Figure 2. Sodium citrate treatment reduced exhaustion and preserved the memory phenotype of CAR-T cells. (A) Intracellular Ca²⁺ levels in CAR-T cells cultured for 3 or 10 days. (B to D) CAR-T cells treated with 6 mM CaCl₂ for 72 hours, with flow cytometry analysis of memory phenotype (B), excessive activation (C), and exhaustion (D) markers. (E) Intracellular Ca²⁺ levels in CAR-T cells and CAR-T cells cultured with the supplementation of 12 mM sodium citrate (CITR CAR-T) measured by flow cytometry. (F, G) Representative flow cytometric profile (F) and histogram (G) of CAR expression on CAR-T cells. (H, I) Representative flow cytometric profile (H) and histogram (I) showing the proportion of Tm cells in CAR-T cells (Tscm + Tcm). (J, K) Histogram plots showing the MFI of CD62L (J) and CD25 (K) in CAR-T cells. (L) TNF-α and IFN-γ release levels by CAR-T cells measured by ELISA. (M) Positive rates of exhaustion markers in CAR-T and CITR CAR-T cells. Results were expressed as mean ± SD from at least 3 independent donors. Statistical significance was determined by t-test (A–E, G, I–K) and two-way ANOVA (L, M). ns, not significant, ***p < 0.001.
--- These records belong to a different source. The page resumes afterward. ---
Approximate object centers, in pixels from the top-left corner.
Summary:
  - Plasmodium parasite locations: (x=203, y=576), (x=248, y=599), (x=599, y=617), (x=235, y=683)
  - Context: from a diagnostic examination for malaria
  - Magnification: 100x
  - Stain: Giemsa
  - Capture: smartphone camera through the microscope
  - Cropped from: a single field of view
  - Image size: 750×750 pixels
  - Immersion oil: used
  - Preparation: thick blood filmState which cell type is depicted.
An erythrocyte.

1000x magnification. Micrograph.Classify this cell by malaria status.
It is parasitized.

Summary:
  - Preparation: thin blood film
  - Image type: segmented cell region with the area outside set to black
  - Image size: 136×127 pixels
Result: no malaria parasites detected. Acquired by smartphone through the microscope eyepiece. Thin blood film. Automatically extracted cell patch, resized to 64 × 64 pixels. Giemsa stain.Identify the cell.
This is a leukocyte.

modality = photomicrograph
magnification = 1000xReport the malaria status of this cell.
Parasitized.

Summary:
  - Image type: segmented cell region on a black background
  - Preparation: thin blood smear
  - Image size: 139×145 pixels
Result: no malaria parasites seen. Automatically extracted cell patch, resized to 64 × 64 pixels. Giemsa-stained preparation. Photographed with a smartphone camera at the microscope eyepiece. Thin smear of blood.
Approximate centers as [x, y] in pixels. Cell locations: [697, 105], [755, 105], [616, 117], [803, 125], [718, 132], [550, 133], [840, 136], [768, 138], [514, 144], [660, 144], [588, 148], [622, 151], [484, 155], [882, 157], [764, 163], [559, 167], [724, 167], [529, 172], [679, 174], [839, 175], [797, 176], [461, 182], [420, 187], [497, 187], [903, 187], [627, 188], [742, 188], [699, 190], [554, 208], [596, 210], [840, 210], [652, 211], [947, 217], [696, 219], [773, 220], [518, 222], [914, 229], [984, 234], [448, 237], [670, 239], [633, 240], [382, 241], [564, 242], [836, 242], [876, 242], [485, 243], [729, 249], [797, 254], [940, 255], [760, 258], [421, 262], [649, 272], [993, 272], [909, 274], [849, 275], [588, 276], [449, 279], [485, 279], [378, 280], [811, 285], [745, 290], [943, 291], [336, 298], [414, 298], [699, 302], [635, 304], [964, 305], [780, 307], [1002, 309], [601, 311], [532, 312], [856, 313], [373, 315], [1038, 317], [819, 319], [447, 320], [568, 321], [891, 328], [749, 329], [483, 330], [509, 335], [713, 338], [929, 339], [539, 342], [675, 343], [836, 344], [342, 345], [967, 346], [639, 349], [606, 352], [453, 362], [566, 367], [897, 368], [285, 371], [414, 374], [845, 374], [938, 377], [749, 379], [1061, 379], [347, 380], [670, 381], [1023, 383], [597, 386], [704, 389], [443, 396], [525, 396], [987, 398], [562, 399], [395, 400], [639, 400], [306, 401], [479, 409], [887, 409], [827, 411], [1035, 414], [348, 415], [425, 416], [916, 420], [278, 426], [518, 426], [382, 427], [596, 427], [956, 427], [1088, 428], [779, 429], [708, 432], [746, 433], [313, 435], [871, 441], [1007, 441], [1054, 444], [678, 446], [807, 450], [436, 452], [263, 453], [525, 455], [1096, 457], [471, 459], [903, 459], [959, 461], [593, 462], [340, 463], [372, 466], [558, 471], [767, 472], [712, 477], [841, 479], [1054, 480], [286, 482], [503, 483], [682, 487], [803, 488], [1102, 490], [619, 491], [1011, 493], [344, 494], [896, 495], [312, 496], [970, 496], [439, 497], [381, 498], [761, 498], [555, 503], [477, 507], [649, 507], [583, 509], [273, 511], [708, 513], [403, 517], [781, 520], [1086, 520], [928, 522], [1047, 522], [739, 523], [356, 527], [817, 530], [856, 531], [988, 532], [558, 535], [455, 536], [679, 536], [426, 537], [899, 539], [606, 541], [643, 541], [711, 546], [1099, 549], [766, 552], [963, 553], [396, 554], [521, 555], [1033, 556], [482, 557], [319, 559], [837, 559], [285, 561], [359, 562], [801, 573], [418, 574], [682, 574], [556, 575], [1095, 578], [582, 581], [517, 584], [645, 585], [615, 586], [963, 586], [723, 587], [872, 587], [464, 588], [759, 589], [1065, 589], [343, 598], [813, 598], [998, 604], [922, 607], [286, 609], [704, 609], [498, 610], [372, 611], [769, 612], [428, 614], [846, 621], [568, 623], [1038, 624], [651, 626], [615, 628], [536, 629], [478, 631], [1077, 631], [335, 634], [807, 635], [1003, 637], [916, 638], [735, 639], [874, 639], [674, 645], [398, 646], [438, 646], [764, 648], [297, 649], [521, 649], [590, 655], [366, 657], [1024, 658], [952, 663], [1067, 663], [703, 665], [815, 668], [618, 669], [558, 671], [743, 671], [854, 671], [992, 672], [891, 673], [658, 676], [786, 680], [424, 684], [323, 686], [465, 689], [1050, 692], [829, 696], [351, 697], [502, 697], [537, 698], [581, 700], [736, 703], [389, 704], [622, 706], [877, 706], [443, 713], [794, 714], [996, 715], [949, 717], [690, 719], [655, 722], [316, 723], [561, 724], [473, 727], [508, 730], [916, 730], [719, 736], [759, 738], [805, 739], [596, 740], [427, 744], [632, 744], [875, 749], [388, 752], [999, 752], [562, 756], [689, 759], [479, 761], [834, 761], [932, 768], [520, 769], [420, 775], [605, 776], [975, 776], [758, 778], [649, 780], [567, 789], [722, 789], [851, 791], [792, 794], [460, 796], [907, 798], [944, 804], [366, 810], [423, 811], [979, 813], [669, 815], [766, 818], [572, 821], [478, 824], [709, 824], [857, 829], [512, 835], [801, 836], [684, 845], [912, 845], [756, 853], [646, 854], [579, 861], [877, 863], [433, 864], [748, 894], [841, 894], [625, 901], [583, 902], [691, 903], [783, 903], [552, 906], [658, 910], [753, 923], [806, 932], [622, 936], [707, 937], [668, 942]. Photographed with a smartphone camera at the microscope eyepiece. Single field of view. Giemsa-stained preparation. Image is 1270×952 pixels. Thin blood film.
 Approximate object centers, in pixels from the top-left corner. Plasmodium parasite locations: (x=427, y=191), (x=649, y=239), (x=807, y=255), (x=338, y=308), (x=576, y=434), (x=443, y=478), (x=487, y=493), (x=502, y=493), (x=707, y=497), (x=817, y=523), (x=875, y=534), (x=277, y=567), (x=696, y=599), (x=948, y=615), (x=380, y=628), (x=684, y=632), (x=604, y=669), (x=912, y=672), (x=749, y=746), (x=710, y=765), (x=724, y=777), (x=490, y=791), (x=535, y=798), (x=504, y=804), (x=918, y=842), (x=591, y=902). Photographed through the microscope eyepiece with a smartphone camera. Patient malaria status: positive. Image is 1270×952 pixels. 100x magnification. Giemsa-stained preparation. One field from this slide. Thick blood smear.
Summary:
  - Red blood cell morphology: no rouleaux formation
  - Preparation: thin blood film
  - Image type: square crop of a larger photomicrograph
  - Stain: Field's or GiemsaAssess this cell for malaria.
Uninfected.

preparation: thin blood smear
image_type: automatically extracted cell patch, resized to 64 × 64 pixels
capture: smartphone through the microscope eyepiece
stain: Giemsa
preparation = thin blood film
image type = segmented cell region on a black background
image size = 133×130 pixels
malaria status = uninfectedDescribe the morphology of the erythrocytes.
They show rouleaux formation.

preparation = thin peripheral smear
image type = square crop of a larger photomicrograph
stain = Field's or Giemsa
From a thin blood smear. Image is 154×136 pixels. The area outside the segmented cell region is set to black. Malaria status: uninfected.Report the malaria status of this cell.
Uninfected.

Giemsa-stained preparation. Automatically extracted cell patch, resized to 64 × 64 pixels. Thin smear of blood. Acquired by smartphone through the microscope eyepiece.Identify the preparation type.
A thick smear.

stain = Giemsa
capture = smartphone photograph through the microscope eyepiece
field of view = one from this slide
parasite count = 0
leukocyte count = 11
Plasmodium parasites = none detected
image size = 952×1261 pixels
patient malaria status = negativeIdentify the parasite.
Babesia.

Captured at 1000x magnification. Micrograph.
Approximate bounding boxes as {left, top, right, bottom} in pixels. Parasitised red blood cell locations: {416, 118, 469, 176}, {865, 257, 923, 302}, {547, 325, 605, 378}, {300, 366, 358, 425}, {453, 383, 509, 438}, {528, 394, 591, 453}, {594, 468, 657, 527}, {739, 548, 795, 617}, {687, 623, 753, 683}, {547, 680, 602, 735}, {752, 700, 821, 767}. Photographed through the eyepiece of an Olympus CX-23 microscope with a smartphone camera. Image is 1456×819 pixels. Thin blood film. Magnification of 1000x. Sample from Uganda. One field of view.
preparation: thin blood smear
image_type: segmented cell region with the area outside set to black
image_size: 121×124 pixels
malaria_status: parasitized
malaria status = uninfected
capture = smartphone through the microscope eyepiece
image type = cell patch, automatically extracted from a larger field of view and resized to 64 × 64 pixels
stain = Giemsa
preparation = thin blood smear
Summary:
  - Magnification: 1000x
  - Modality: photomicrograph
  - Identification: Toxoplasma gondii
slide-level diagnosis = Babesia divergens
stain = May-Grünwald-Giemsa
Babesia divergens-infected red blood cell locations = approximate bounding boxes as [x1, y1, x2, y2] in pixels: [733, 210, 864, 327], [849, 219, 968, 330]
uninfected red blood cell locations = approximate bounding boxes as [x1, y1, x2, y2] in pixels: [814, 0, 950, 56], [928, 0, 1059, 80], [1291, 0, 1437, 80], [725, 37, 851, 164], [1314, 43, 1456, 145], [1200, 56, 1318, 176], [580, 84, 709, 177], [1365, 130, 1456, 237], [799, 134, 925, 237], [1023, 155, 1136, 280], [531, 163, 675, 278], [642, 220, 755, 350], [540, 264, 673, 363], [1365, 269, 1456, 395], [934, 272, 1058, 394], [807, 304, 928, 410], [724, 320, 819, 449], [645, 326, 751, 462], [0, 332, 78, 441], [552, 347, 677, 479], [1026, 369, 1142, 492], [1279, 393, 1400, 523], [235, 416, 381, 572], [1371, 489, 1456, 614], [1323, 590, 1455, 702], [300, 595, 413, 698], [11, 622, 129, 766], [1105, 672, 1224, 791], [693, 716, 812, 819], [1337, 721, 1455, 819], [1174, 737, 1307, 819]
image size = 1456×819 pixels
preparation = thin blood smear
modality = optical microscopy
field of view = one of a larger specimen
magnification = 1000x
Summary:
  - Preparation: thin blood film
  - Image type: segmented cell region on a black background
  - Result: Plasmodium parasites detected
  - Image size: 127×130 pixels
Given that high intracellular Ca²⁺ levels contribute to T cell exhaustion, we explored calcium signaling inhibition as a strategy to modulate CAR-T cell fate. Among the available inhibitors, sodium citrate was chosen due to its oral availability and minimal safety concerns when applied to CAR-T cells. We next assessed whether sodium citrate supplementation during CAR-T cell culture could mitigate the negative effects of tonic signaling. To identify an optimal sodium citrate concentration—high enough to inhibit intracellular calcium signaling but not adversely affect CAR-T cell proliferation—we first screened a broad range of concentrations (0 to 160 mM) over three days. Sodium citrate concentrations below 10 mM had no significant effect on CAR-T cell proliferation, while concentrations above 20 mM significantly inhibited proliferation (Supplementary Figure S4A). We then refined the concentration range (10 to 18 mM) and cultured CAR-T cells for 13 days. A concentration of 12 mM sodium citrate did not significantly impair CAR-T cell proliferation (Supplementary Figure S4B), so this concentration was selected for subsequent experiments.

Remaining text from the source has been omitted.